Le destin de METALLICA bascule il y a 30 ans jour pour jour. Il est 6h45 quand le chauffeur du tour bus perd le contrôle du véhicule qui transporte le groupe et son crew sur une petite route suédoise. La veille, les musiciens, en pleine tournée triomphale pour « Master Of Puppets », ont donné un concert à Stockholm et ils sont en route pour Copenhague où ils doivent jouer le soir-même. Cliff Burton, le bassiste, sera le seul à ne pas sortir de l’épave. Il avait 24 ans.
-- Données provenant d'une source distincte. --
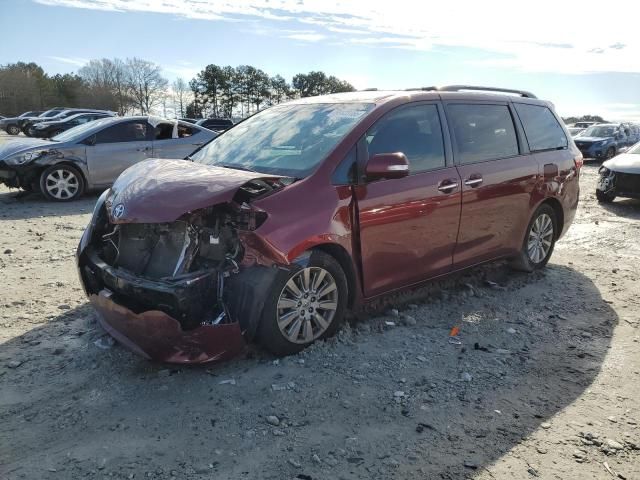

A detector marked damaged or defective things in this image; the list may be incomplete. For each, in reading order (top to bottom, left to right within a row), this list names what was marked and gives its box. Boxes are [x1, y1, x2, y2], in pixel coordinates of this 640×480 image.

crumpled hood [0, 137, 57, 159]
crumpled hood [106, 158, 284, 224]
crumpled hood [604, 154, 636, 174]
damaged front end [76, 163, 292, 362]
detached front bumper [78, 240, 248, 364]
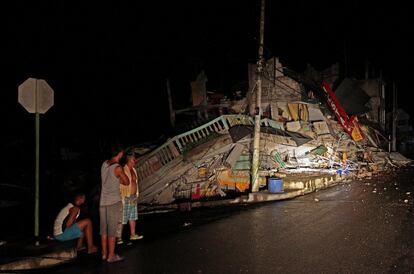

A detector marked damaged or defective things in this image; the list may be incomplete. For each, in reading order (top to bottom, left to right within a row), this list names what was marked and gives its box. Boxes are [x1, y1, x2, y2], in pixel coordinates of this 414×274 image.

damaged balcony railing [136, 115, 254, 182]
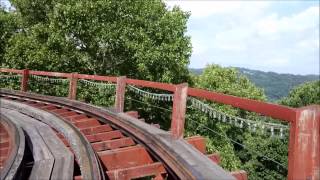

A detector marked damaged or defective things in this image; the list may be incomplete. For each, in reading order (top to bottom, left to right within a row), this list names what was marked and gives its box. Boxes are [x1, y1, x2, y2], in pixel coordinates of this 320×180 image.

Quelques heures plus tôt, Kirk Hammett et Cliff ont joué aux cartes. Ce dernier a gagné et demandé, en échange, à prendre la couchette du guitariste qu’il jugeait plus confortable… Des détails douloureux que l’on découvre dans Back To The Front : A Fully Authorized Visual History of the Master of Puppets Album and Tour, le livre officiel chroniqué ici qui suit la genèse de « Master Of Puppets », de son enregistrement au “Damage Inc. Tour” qui a suivi.
Plus qu’un compagnon de route, Cliff était, pour James Hetfield et Kirk du moins, un véritable ami qu’ils admiraient et dont l’avis était primordial. Posé, réfléchi et passionné, le bassiste charismatique était sans doute le plus mature du groupe. Un personnage emblématique au caractère entier qui n’a jamais cherché à se couler dans le moule du parfait petit thrasher. Il n’y a qu’à voir son look atypique, ses éternels jeans pattes d’éph’ ou le chapeau de paille qu’il portait parfois. Un souvenir de Scott, son grand frère décédé d’une rupture d’anévrisme à l’âge de 13 ans. C’est d’ailleurs pour honorer la mémoire de ce dernier, qui jouait de la basse, qu’il arrête le piano pour se consacrer corps et âme à l’instrument de prédilection de son aîné. «Pour devenir le meilleur bassiste» dira-t-il…
Un bassiste aux goûts musicaux très éclectiques, amateur de musique classique, de jazz ou encore de rock sudiste, dont l’approche de l’instrument à tout de celle d’un guitariste soliste. Témoin le lancinant “(Anesthesia) Pulling Teeth” sur « Kill’ Em All », sur lequel on peut apprécier son utilisation de la distorsion. Comme Lemmy, une de ses influences. Ou encore “The Call Of Ktulu” qui clôture « Ride The Lightning » et “Orion” sur « Master Of Puppets ». Une pièce maîtresse du son METALLICA à qui l'on doit les harmonies de guitares et les orchestrations sans lesquelles les morceaux du groupe auraient été beaucoup plus “pauvres”, dira Hetfield.
“Anesthesia (Pulling Teeth)” live @ Chicago (1983)
On peut se demander comment le groupe aurait évolué si Cliff était toujours de ce monde, tant il est évident qu’une partie de l’esprit METALLICA est morte en même temps que lui. D'autant plus que James, Kirk et lui envisageaient de se séparer de Lars Ulrich à l'issue du “Damage Inc. Tour”. Mais avec des si… Né le 10 février 1962, Burton aurait eu 53 ans. Une stèle, financée par les dons de fans, a été érigée à Dörarp en Suède, pas loin de l’endroit où il a perdu la vie. On peut lire dessus : « Cannot the kingdom of salvation take me home », un extrait de “To Live Is To Die”, présent sur « …And Justice For All » (1988), sur lequel il est crédité. On trouve aussi une plaque commémorative à la Marshall Elementary School de Castro Valley, en Californie. « Thank you for your beautiful music » peut-on lire. La plus belle des épitaphes.